▶ _Page excerpt_
================================

On the other hand if you want to highlight the places where the fields are accessed, then we need to do something different -- let me know if so.
@smowton Thanks again for the detailed proposed solution. Unfortunately the nested structs we are dealing with are deeply nested, and they could be reused in different structs, e.g.,
livenessProbe *v1.Probe
readinessProbe *v1.Probe
And the structs may be defined by external libraries.
We recently explored a bit more on the edges table produced by the path-problem query, and we believe we may pull this off by reconstructing the graph from all edges from the table.
We are currently figuring out how to get all the edges from query. The default query predicate from the PathGraph module seems to skip many implicit edges, such as implicit dereferences.
And the structs may be defined by external libraries.
Do you mean the type is defined externally, or that the instance of the struct is created externally? In other words, do you always have a struct literal that is the root of the path you want to explore, or can it be an external call to somepkg.GetAStruct() or the like?
We are currently figuring out how to get all the edges from query.
You should be aware here that the edges table, which is derived from PathNode.getASuccessor which in turn is driven by localFlowBigStep, as the name suggests deals in big steps, not the small steps seen by DataFlow::Node.getASuccessor. A big step is a sequence of small steps that ends at (a) a jump-step (one that discards call context, like a global variable write), (b) flow into or out of a call, (c) a store into or read from a struct, array or collection, or (d) a type-cast. The set of big-step terminators can also be augmented by the predicate neverSkip(DataFlow::Node) predicate of a dataflow configuration, though there may be performance consequences for introducing a lot of extra steps. Search for localFlowExit to see the details of how this is done.
Regarding the proper solution here, I have to say I still don't really understand your end goal. It might help to show a slightly more realistic example, and what problem or characteristic of the program you want CodeQL to highlight?
Hi @smowton , thanks for all the help. We have solved our problem by post-processing the SARIF file returned by the codeql, utilizing the path-problem.
To get the full path of the properties, we configured the never_skip predicate in the TaintFlow config to any(), so that we never skip any steps.
We defined the source of the taint analysis to be the root of the struct in our interest, and the sink to be any().
After running the query, we get the SARIF file and parse the paths from the results. By only looking at the selection nodes in the paths, we are able to get the full paths of the sinks.
In case CodeQL is doing field-sensitive taint analysis (where the taint flows into a subfield of another struct, and gets selected later), we handled it by maintaining a stack.
If anyone else encounter a use case like we do, we are happy to share our solution in greater detail.
Closing this as it is resolved now. Thanks again @smowton !!

================================

▶ _Written exercise 1_
From the CodeQL thread, duplicate the passage word for word, from "You should be" to "this is done.".
▶ _Written exercise 2_
According to the CodeQL thread, what are the kinds of step at which a big step ends? List every one.
▶ _Written exercise 3_
In the CodeQL thread, why did the team configure the never_skip predicate in their TaintFlow config to any()?

▶ _Extracted records_
================================

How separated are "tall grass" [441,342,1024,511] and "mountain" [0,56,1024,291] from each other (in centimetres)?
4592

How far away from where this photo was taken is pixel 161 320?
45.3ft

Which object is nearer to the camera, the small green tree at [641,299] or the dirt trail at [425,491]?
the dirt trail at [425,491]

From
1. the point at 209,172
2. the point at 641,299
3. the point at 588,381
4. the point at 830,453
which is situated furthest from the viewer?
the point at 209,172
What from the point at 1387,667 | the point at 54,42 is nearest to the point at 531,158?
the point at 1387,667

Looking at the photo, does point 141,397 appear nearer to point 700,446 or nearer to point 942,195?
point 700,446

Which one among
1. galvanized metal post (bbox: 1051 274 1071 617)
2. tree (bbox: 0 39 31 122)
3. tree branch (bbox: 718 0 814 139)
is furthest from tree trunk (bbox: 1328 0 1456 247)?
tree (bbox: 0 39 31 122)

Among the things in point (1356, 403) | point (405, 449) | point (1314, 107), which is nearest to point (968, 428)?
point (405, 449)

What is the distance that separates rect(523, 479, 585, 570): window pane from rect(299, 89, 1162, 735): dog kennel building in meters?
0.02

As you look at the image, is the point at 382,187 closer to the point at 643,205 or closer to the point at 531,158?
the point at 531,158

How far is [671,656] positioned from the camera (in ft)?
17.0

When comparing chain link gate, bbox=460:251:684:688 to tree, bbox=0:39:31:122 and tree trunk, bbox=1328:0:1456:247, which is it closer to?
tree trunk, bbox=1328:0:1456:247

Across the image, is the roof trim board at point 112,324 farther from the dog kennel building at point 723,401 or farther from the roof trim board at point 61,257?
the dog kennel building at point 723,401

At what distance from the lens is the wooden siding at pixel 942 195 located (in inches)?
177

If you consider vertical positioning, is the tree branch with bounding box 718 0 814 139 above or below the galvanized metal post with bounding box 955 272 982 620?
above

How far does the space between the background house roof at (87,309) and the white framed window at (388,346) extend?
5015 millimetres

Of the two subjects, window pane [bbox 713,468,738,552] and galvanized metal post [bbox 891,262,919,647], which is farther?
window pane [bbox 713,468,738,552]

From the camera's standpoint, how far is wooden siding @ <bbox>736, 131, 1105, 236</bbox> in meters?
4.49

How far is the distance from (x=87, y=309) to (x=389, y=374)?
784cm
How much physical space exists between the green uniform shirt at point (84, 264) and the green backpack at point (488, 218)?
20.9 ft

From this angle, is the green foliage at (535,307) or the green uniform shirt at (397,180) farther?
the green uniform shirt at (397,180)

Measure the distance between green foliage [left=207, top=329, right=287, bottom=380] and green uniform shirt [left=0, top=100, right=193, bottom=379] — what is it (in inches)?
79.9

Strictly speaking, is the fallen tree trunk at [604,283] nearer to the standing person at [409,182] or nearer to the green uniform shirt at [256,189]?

================================

▶ _Full solution 1_
You should be aware here that the edges table, which is derived from PathNode.getASuccessor which in turn is driven by localFlowBigStep, as the name suggests deals in big steps, not the small steps seen by DataFlow::Node.getASuccessor. A big step is a sequence of small steps that ends at (a) a jump-step (one that discards call context, like a global variable write), (b) flow into or out of a call, (c) a store into or read from a struct, array or collection, or (d) a type-cast. The set of big-step terminators can also be augmented by the predicate neverSkip(DataFlow::Node) predicate of a dataflow configuration, though there may be performance consequences for introducing a lot of extra steps. Search for localFlowExit to see the details of how this is done.

▶ _Full solution 2_
- A jump-step, which discards call context, such as a global variable write
- Flow into or out of a call
- A store into or read from a struct, array or collection
- A type-cast

▶ _Full solution 3_
They wanted to get the full path of the properties. Setting never_skip to any() meant that no steps would be skipped.